The number of disabled people who have had deductions taken from their benefits because of financial hardship has rocketed in the last year, new government figures have shown.
The figures show a 29 per cent rise in the number of homes where there was both an adult receiving the out-of-work disability element of universal credit and a deduction from the monthly universal credit payment.
Such deductions* can be taken by the Department for Work and Pensions (DWP) to pay back part of an advance payment – loans paid by DWP to those in financial hardship – or money owed for electricity bills, council tax, rent or other debts.
The figures, obtained by Labour MP Rachael Maskell, show an increase between September 2021 and August 2022 from 497,000 to nearly 641,000 in the number of households with a universal credit claimant who had been assessed as having limited capability for work and a deduction by DWP that month.
The figures also show a similar increase in the number of universal credit households that receive an additional payment for a disabled child and had money deducted from their monthly universal credit allowance.
The number of universal credit households with a disabled child element and a deduction rose from 107,700 in September 2021 to 135,000 in August 2022, an increase of 25 per cent.
The overall increase in the number of households receiving universal credit increased by less than three per cent (2.8 per cent) over the same period.
Adding the two groups together – households with a claimant in the limited capability for work group and those receiving a disabled child element – the number of those with a deduction rose from 604,400 in September 2021 to 775,500 in August 2022, an increase of 28 per cent.
Maskell did not respond to requests to comment on the figures this week.
Disability News Service has also reported this week (see separate story) how disabled people in Scotland have spoken of cutting back on heating and food, avoiding charging their feeding pumps, and worrying about surviving the colder months, even before the onset of winter.
Research by Greater Manchester Disabled People’s Panel reported in October how disabled people were being “forgotten and effectively abandoned”, forced to rely on foodbanks, and having to cut back on how much they eat, because of the cost-of-living crisis.
And the Disability Poverty Campaign Group and the Disability Benefits Consortium warned in a letter to the prime minister in September that some disabled people were rationing their use of vital medical equipment such as oxygen concentrators, while others were turning off their heating, even if they needed it because they were unable to regulate their body temperature.

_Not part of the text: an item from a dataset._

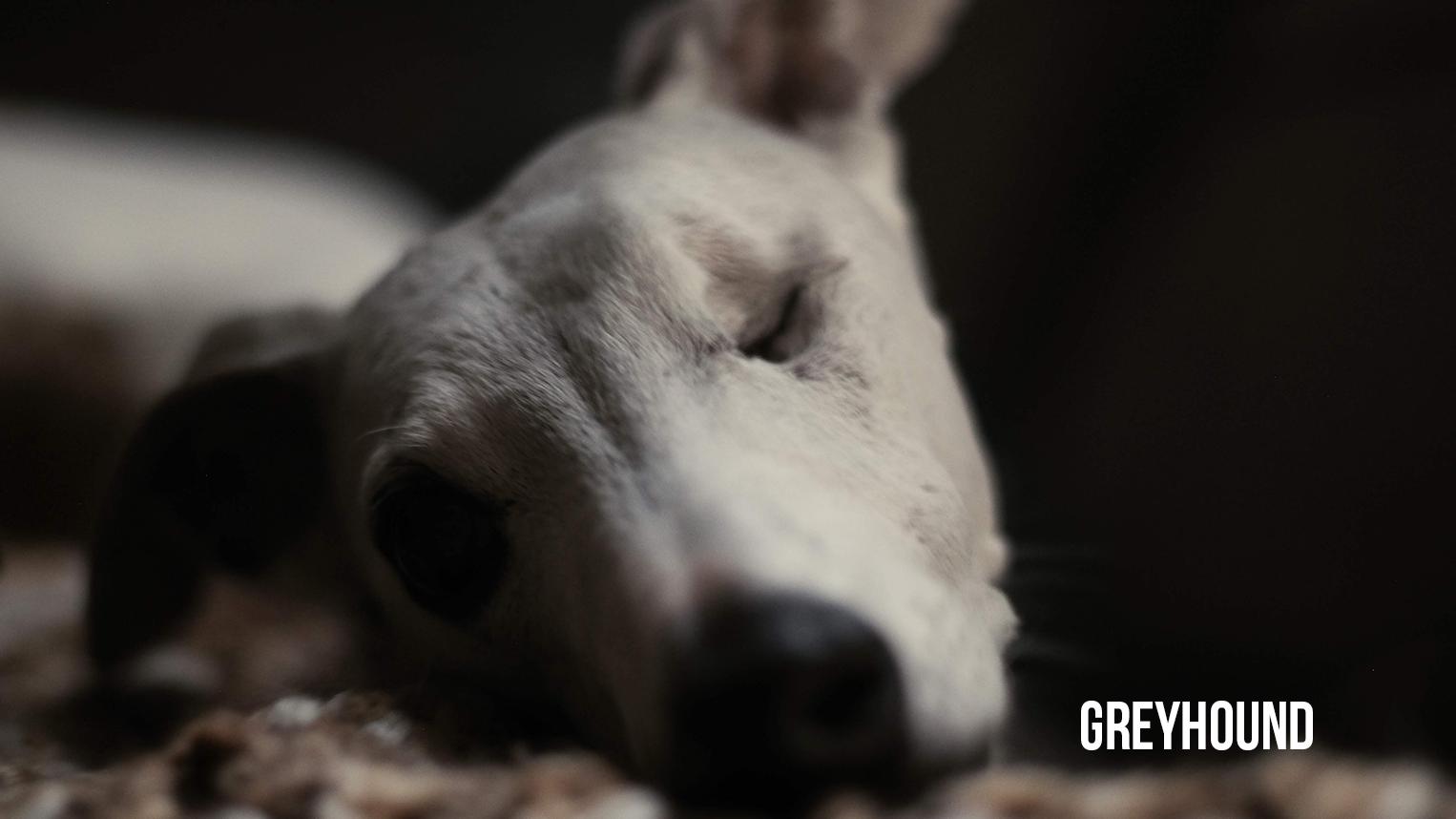 Greyhound Final TN (No Year).png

A DWP spokesperson declined to offer an explanation for the huge increase in households with disabled members having deductions taken from their universal credit every month, or to say if the figures were a concern for the minister for disabled people, Tom Pursglove, or to say if they were further evidence that the government and DWP needed to do more to support disabled people through the cost-of-living crisis.
But the spokesperson said in a statement: “Deductions help protect claimants from enforcement actions such as eviction, ensure priority debts such as child maintenance are still addressed and help to recover taxpayers’ money, such as when overpayments are made.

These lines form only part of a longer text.